O Inepac vem ao encontro de uma nova dimensão de patrimônio, não somente do valor de um bem edificado, mas do seu contexto histórico, natural e cultural. Desde sua gênese preocupava-se com os bens naturais pelo valor ecológico e ambiental, e por suas referências culturais, na perspectiva do todo integrado à paisagem e não dissociada a ela, atendendo aos princípios da Carta de Veneza, em 1964, quando o monumento passa a ser visto não somente pela sua arquitetura, mas também por sua ‘moldura’, segundo Peixoto (1990).
No histórico de tombamento desse instituto, é curioso analisar o seu caráter de prioridade de conservação, em que opta, primeiramente, por tombar o Parque Henrique Lage. De acordo com Peixoto (1990: 8) “ao mesmo tempo que se preservava a construção, protegia-se também o amplo parque, importante área de lazer e área verde para a Cidade”. O instituto consistia em um órgão de preservação visionário atentando para os diversos eventos ocorridos no mundo, como a Conferência Geral da ONU, em 1962, em que se considera os centros históricos como parte do planejamento territorial, as discussões da cartas patrimoniais desde Atenas, Veneza, Normas de Quito, até as mais atuais.
Sob esse viés de preservação do patrimônio natural, os tombamentos realizados foram os mais diversos, neles continham árvores, parques, ilhas, reservas, pedras e morros, como pode-se citar a Ilha de Brocoió, dez árvores em Paquetá, o antigo Jardim Zoológico de Vila Isabel, o Parque Ary Barroso, a Reserva Biológica de Jacarepaguá, dentre muitos outros tombamentos. O órgão de preservação do Estado também primava pelos bens simbólicos, em especial, pode-se citar, a Pedra do Sal, na Saúde, Rio de Janeiro, tombada em 1984, espaço de religiosidade e arte afro-brasileira. Sua institucionalização foi marcada pela originalidade das propostas de tombamento, que pode-se dizer excêntricas para aquela época, enfatizando a diversidade cultural e a manutenção dos ecossistemas para a melhoria da qualidade de vida.
Esse aspecto particular por um órgão estadual de cultura em valorizar as paisagens, áreas naturais denota uma amplitude conceitual entre natureza e cultura. Isto estimulou a publicação e apresentação de alguns artigos pelas autoras deste trabalho, em alguns eventos em São Paulo, Chile e El Salvador. O canal Campos-Macaé é mais um tombamento que demonstra a versatilidade pelo órgão de cultura frente à novas demandas que vão surgindo, de forma mais ampla do que se constitui um patrimônio para a sociedade. O processo de tombamento legitima o patrimônio como tal, mas depende de parcerias para torná-lo de fato efetivo, no sentido de promover sua preservação.
A ausência de sinergia entre alguns municípios contribui para a limitação de ações preservacionistas em todo trecho tombado. Nas cidades de Campos dos Goytacazes e Macaé, por exemplo, as consequências do abandono do canal são mais visíveis na área urbana e também não tem recebido nenhum tipo de manutenção, mesmo após ser tutelado pelo estado.9 Diversos trechos no rio Macaé estão poluídos, como a sua foz, que recebe grande parte do esgoto da cidade. No município de Campos dos Goytacazes, estão previstas ações de preservação no Plano Diretor da cidade, mas não há perspectiva de que estas propostas saiam do papel. Apesar de tombado pelo Inepac, os gestores públicos insistem na cobertura do mesmo e não há propostas de saneamento para o trecho urbano, sem nenhuma proposta de revitalização.

# # # #

Edite a passagem do texto sobre o Inepac que começa nas palavras "O Inepac vem" e termina logo após "segundo Peixoto (1990).", substituindo "gênese" por "origem".

* **MATERIAL FORNECIDO**
# # # #

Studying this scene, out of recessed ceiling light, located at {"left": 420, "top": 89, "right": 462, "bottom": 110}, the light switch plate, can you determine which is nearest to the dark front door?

# # # #

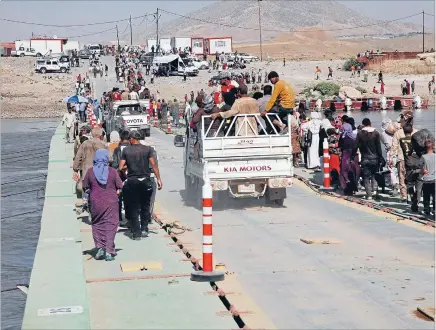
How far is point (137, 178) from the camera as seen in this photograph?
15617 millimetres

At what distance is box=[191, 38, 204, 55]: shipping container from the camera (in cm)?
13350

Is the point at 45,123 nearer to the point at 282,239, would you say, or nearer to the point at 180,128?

# # # #

* **RESPOSTA**
O Inepac vem ao encontro de uma nova dimensão de patrimônio, não somente do valor de um bem edificado, mas do seu contexto histórico, natural e cultural. Desde sua origem preocupava-se com os bens naturais pelo valor ecológico e ambiental, e por suas referências culturais, na perspectiva do todo integrado à paisagem e não dissociada a ela, atendendo aos princípios da Carta de Veneza, em 1964, quando o monumento passa a ser visto não somente pela sua arquitetura, mas também por sua ‘moldura’, segundo Peixoto (1990).